Indian American doctor pleads guilty to running pill mill

CINCINNATI  (TIP):  An Indian origin owner and operator of a Hamilton pain clinic pleaded guilty in U.S. District Court Sept 23 to illegal distribution of controlled substances, health care fraud and violating the anti-kickback statute.

Nilesh Jobalia, 54, of Cincinnati, entered a guilty plea before U.S. District Judge Susan J. Dlott.

Benjamin C. Glassman, United States Attorney for the Southern District of Ohio; Lamont Pugh III, Special Agent in Charge, U.S. Department of Health and Human Services, Office of Inspector General;  Ohio Attorney General Dave Yost; Anthony Groeber, Executive Director, State Medical Board of Ohio; Steven Schierholt, Executive Director, State of Ohio Board of Pharmacy; and Stephanie B. McCloud, Administrator, Ohio Bureau of Workers Compensation, announced the plea.

“Today Dr. Jobalia accepted responsibility for trafficking drugs by means of a prescription pad, health care fraud, and receiving kickbacks,” U.S. Attorney Glassman said. “He faces a substantial term of imprisonment for his crimes.”

According to court documents, Jobalia owned and operated Cincinnati Centers for Pain Relief in Hamilton, Ohio from March 2013 through December 2017. Although the practice was not licensed as such, it operated almost exclusively as a pain clinic. Patients were prescribed fentanyl, oxycodone, methadone, morphine and other controlled substances on many occasions without actually being seen by the doctor.

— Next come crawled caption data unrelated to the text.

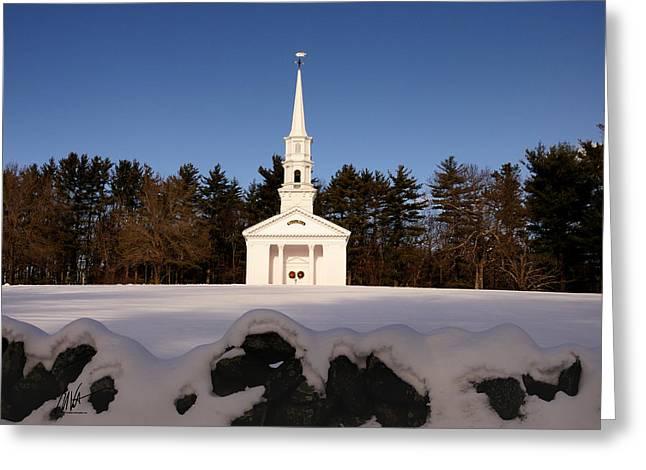 Martha Mary Chapel Greeting Cards - Martha-Mary Chapel Snowy Wall Greeting Card by Mark Valentine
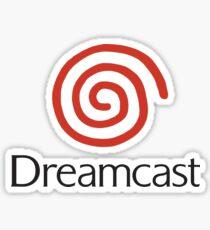 Sega Dreamcast Sticker
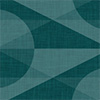 thumbnail of the Deco Patterned Wallpaper for iPhone in the Teal colourway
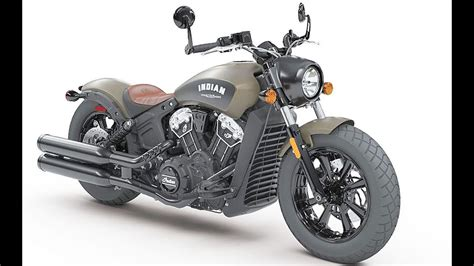 Indian Scout Bobber Hd Wallpapers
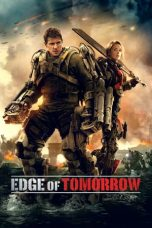 Edge of Tomorrow (2014) Poster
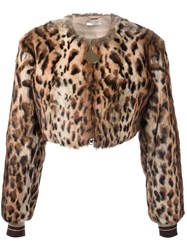 Givenchy Leopard Print Cropped Bomber Jacket Nude Neutrals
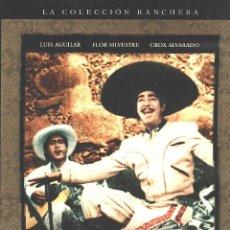 Cine: CINE GOYO - DVD - LA MARCA DE SATANAS - LUIS AGUILAR - FLOR SILVESTRE - CROX ALVARADO - RARA- *AA98. Lote 103142847
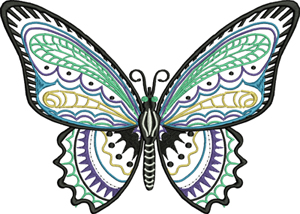 Open butterfly-Butterfly, machine embroidery, bugs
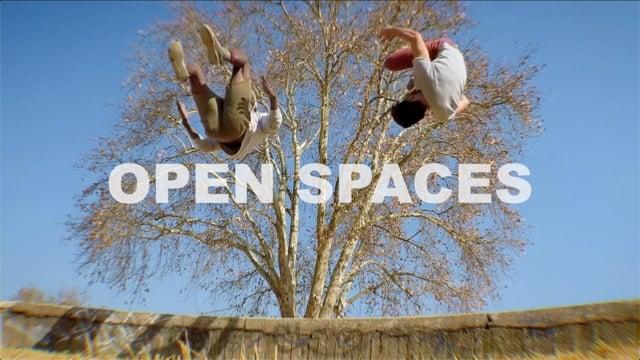 Open Spaces - Showreel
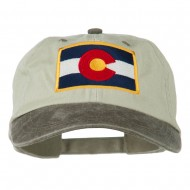 Colorado Flag Embroidered Two Tone Cap - Beige Brown
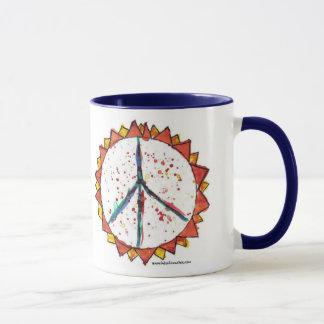 Unterrichten Sie Frieden 15oz. Tasse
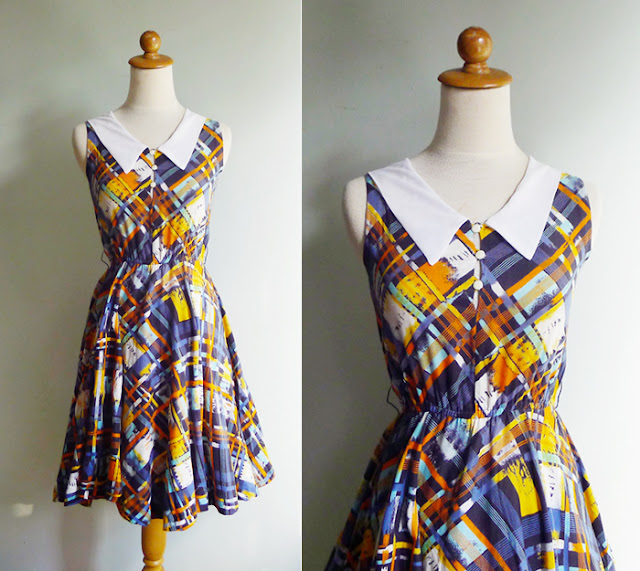 vintage collar dress xs
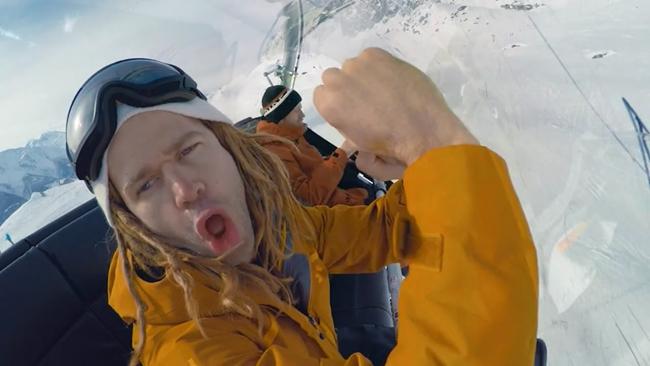 Watch Origins - TransWorld SNOWboarding Online - Vimeo On Demand[3020151002543GMT]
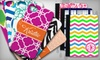 Paper Concierge: $20 for $40 Worth of Personalized iPhone Cases, Gifts, and Stationery from Paper Concierge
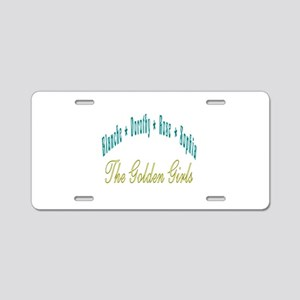 Blanche Dorothy Rose Sophia Aluminum License Plate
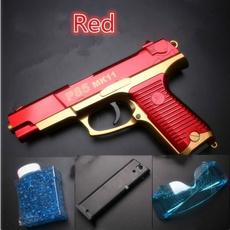 Outdoor, Bullet, Guns & Rifles, sportsampoutdoor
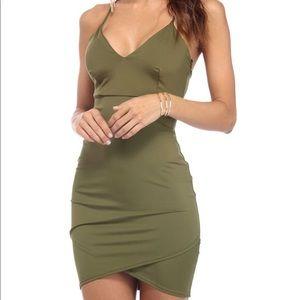 Army green body con mini dress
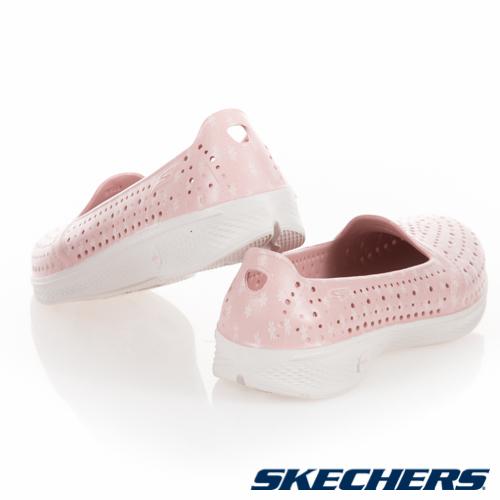 SKECHERS H2 Go-Blossom 女鞋 休閒 避震 防水 排水 輕便 粉 白【運動世界】14697PKW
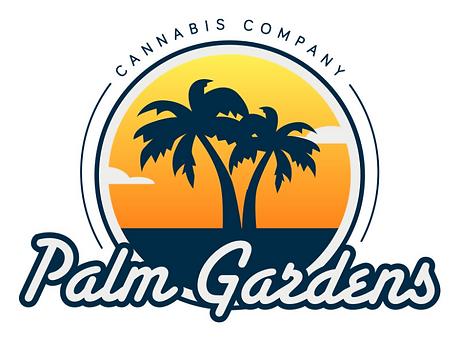 Palm-gardens-logo_edited.png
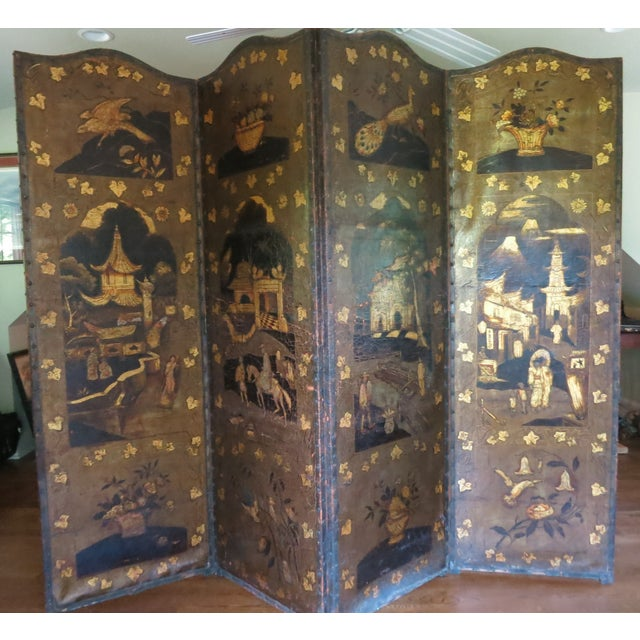 Gold 19th Century Antique Leather Screen Embossed and Gilded For Sale - Image 8 of 8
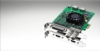 SD/HD broadcast video card W/HDMI, SDI, and analog connections -- DeckLink Studio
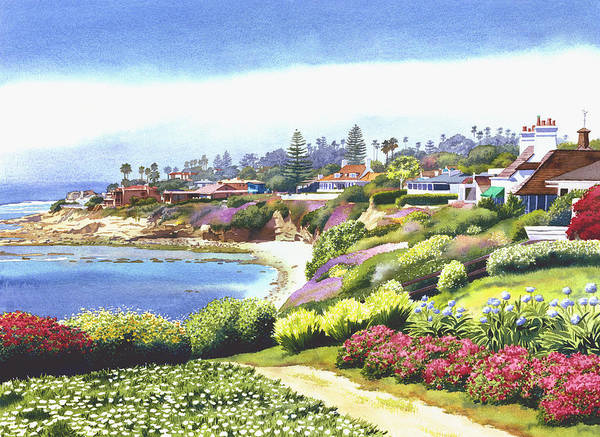 Sun Gold Point Poster featuring the painting Sun Gold Point La Jolla by Mary Helmreich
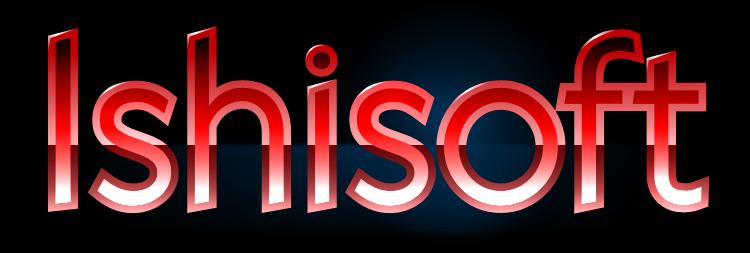 Ishisoft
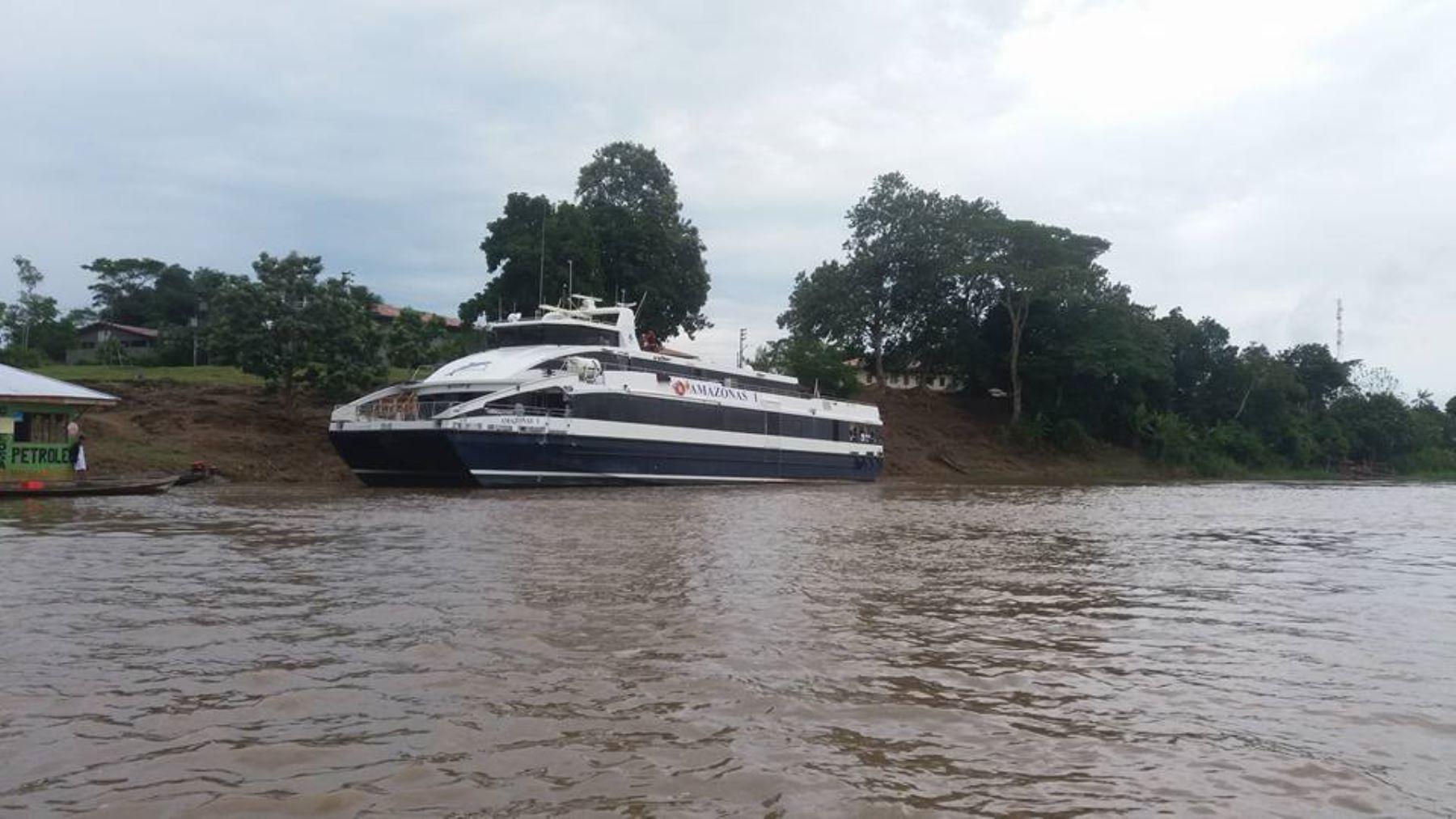 El Ferry Amazónico brindará una mayor seguridad a sus pasajeros, evitando robos en la ruta, dado que contará con estaciones fijas y equipadas para un embarque puntual y tranquilo.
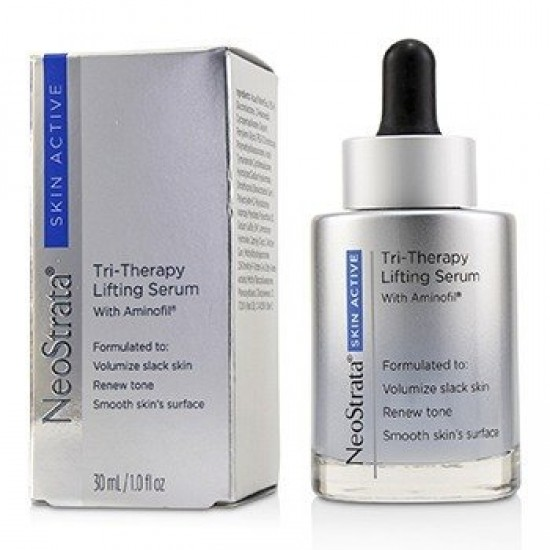 Intensywne Serum Liftingujące Neostrata Skin Active Tri terapy Lifting Serum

Jobalia’s practice also billed Medicare, Medicaid and the Bureau of Workers’ Compensation for medically unnecessary prescriptions and services not rendered. For example, prescriptions to one customer alone caused the Bureau of Workers’ Compensation to pay more than $450,000 for medically unnecessary drugs. In total, Jobalia caused more than $2 million in false claims.

“Our investigators started looking at Dr. Jobalia in 2015 for suspicious prescribing, and we’re pleased to see this case come to a just end,” said BWC Administrator/CEO Stephanie McCloud. “Even more so, we’re pleased to see him out of practice and out of the BWC system. Our injured workers are better off.”

Jobalia also received more than $103,000 from a pharmaceutical company for purported speaking engagements about a fentanyl spray, a medication intended for breakthrough cancer pain.